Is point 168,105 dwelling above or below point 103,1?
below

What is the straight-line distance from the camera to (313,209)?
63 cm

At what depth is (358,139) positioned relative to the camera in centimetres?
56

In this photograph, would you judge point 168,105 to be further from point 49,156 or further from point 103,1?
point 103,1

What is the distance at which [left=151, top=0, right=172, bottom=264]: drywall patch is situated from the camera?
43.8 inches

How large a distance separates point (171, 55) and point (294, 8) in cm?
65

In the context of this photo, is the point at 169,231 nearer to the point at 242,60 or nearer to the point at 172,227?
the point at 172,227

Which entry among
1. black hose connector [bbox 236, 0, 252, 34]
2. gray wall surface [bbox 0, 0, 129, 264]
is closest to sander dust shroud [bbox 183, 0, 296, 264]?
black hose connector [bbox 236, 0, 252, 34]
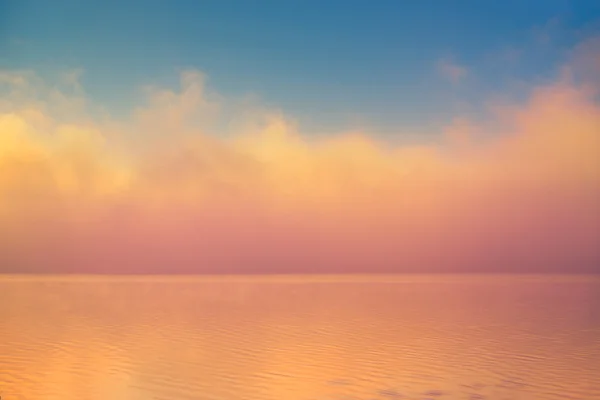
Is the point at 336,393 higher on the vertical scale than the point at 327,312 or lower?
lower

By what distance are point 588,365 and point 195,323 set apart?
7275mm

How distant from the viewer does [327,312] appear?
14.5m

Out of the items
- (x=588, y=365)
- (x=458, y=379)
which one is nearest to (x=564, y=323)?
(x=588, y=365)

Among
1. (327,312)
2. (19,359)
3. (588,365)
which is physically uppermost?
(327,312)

-----

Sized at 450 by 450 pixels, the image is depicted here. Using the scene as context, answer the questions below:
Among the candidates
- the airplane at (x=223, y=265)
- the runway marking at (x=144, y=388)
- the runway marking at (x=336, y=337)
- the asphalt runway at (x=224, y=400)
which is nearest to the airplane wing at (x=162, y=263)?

-----

DO THIS: Transcribe verbatim the lines of the items starting with the line containing "Sized at 450" and continuing through the line containing "which is nearest", with both of those lines included.

ANSWER TO THIS TASK:
Sized at 450 by 450 pixels, the image is depicted here. Using the scene as context, answer the questions below:
Among the candidates
- the airplane at (x=223, y=265)
- the runway marking at (x=144, y=388)
- the runway marking at (x=336, y=337)
- the asphalt runway at (x=224, y=400)
which is nearest to the airplane wing at (x=162, y=263)?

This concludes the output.